Сообразить, конечно, легко, что такое падь, но когда сам увидишь своими глазами упавшую стену скал, отчего получается в черной общебайкальской горной стене как бы трещина, то слово «падь» получает и цену совсем другую. Из таких падей на Байкале ветер дует с такой силой, что вступает в спор даже с самим господином сибирским морозом, и лед трескается. Тогда через трещину во льду вылезает нерпа. Человек делает парус, похожий на льдину, надевает на колени коньки, на каблуки – тормоза и так подъезжает на винтовочный выстрел.

XXIII. Голомянка

Услыхав этот рассказ о нерпе, задумчивый человек у окна вдруг что-то вспомнил и очень обрадовался поводу отделаться от своих, наверно, невеселых дум. Он рассказал нам о какой-то удивительной байкальской рыбе – голомянке, что будто бы эта глубоководная рыба на солнце превращается в жир, растает, и нет ничего, только жирное пятнышко.
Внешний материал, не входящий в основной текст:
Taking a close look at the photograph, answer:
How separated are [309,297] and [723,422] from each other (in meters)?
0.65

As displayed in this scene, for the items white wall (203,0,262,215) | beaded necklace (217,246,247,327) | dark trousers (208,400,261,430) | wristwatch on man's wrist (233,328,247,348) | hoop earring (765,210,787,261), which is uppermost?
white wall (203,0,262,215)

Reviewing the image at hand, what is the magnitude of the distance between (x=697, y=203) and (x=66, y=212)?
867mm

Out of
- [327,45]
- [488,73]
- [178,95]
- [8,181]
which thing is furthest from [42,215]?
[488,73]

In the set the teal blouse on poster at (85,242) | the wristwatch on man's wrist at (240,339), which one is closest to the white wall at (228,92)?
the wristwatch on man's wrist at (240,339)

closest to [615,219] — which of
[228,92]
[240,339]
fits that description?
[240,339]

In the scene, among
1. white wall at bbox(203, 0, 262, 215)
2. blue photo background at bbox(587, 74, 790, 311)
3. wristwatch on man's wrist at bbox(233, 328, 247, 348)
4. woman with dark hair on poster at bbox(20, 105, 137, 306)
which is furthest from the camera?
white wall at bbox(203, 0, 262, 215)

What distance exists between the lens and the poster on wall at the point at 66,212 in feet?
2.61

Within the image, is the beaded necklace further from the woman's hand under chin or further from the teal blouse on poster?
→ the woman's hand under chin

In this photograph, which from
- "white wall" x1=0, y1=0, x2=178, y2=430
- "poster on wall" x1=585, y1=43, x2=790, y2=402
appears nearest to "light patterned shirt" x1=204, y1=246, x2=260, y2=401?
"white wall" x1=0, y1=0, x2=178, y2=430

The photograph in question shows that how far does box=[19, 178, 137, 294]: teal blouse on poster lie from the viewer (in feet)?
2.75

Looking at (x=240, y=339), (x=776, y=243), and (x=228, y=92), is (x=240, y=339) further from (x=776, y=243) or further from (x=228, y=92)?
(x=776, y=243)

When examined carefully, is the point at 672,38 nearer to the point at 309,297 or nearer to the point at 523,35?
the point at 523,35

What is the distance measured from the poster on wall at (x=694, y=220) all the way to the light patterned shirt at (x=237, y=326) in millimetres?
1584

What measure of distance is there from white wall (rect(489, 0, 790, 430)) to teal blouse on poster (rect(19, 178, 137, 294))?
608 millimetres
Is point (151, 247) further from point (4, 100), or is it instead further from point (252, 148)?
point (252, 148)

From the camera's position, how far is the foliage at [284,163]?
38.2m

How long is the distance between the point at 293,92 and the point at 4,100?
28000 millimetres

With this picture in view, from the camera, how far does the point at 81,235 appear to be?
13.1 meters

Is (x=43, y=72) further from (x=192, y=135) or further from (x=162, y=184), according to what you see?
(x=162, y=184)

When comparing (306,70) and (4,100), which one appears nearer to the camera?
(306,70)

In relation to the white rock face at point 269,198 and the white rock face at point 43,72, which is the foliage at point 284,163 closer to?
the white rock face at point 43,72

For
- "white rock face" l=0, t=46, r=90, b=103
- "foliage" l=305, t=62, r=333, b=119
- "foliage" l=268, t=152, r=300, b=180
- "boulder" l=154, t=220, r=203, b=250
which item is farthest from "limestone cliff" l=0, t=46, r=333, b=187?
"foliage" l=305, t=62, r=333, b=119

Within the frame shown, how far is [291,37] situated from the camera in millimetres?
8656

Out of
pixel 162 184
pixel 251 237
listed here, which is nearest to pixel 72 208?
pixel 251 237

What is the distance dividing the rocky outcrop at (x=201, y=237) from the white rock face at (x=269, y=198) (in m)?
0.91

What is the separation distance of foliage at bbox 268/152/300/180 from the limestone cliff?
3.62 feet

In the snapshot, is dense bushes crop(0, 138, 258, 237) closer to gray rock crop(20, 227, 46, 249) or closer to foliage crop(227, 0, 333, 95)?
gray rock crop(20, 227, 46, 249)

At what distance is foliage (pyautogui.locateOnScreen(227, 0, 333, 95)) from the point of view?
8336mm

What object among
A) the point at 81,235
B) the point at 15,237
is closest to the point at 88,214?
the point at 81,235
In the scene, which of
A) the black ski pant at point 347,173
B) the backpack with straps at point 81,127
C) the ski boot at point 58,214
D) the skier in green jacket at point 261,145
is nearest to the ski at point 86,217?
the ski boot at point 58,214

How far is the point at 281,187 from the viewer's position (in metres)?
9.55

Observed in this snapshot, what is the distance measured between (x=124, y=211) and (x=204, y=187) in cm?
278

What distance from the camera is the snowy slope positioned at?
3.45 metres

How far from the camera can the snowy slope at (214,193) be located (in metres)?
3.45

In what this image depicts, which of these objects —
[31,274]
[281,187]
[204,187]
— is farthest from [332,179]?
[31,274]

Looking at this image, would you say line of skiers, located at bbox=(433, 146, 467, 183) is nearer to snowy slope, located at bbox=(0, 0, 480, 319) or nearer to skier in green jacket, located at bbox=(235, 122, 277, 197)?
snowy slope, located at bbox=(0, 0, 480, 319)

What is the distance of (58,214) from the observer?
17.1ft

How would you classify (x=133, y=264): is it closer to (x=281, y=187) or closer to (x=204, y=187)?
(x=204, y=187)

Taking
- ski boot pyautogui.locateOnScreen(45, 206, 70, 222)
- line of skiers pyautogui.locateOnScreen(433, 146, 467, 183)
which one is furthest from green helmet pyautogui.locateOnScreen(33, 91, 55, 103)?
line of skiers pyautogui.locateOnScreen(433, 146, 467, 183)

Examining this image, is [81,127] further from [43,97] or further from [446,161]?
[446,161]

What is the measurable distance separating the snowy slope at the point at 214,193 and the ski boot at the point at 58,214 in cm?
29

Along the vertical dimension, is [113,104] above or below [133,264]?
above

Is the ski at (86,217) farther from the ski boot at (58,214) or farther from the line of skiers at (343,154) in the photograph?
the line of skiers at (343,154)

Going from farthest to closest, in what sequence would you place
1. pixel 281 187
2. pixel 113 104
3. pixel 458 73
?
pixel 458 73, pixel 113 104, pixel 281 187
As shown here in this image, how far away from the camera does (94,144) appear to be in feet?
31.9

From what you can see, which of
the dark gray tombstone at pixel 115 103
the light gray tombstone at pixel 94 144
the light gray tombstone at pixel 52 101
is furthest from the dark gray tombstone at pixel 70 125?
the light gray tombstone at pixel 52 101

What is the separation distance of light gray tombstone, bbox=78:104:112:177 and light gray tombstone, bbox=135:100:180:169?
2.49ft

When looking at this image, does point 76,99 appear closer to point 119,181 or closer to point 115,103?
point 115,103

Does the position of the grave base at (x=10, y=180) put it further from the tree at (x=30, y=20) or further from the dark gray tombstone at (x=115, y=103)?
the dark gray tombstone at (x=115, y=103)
Неужели это правда и есть такая рыба на свете?

XXIV. Шаман

Еще рассказал один гражданин, что будто бы есть на Байкале ключ в плюс пятьдесят градусов и что возле этого ключа и зимой растет зеленая трава, и на теплом этом месте всегда раньше шаман сидел. Теперь его раскулачили, шаман ловит рыбу, как все.

XXV. Соболь

На одной остановке к нам подошел какой-то ученый человек в очках на монголовидном лице с очень приятным выражением осмысленной энергии. Нам, вероятно, очень примелькалось лицо европейского ученого, окруженного целым штатом ученого причта, необходимого в помощь делу похищения прометеева огня. На монгольском лице эта прометеева серьезность как-то прямо, без всякой посредствующей гримировки, прикладывалась на древнюю желтую сырую глину лица. И когда мы узнали, что ученый занимался зоологией и носил распространенную в Восточной Сибири фамилию Дауров, то не оставалось никакого сомнения в том, что человек этот был именно тот, о котором я догадывался: этот ученый с монголовидным лицом в разуме своем продолжал культуру следопытства Дерсу Узала и всех следопытов американских романов, это – новый Дерсу, не погибающий, подобно последнему из могикан, а спасающий нас от ни с чем не сравнимых по ужасу врагов – оспы, чумы, тифа, открывающий законы размножения животных, драгоценных для человека, восстанавливающий единство плана совместного творчества природы и человека…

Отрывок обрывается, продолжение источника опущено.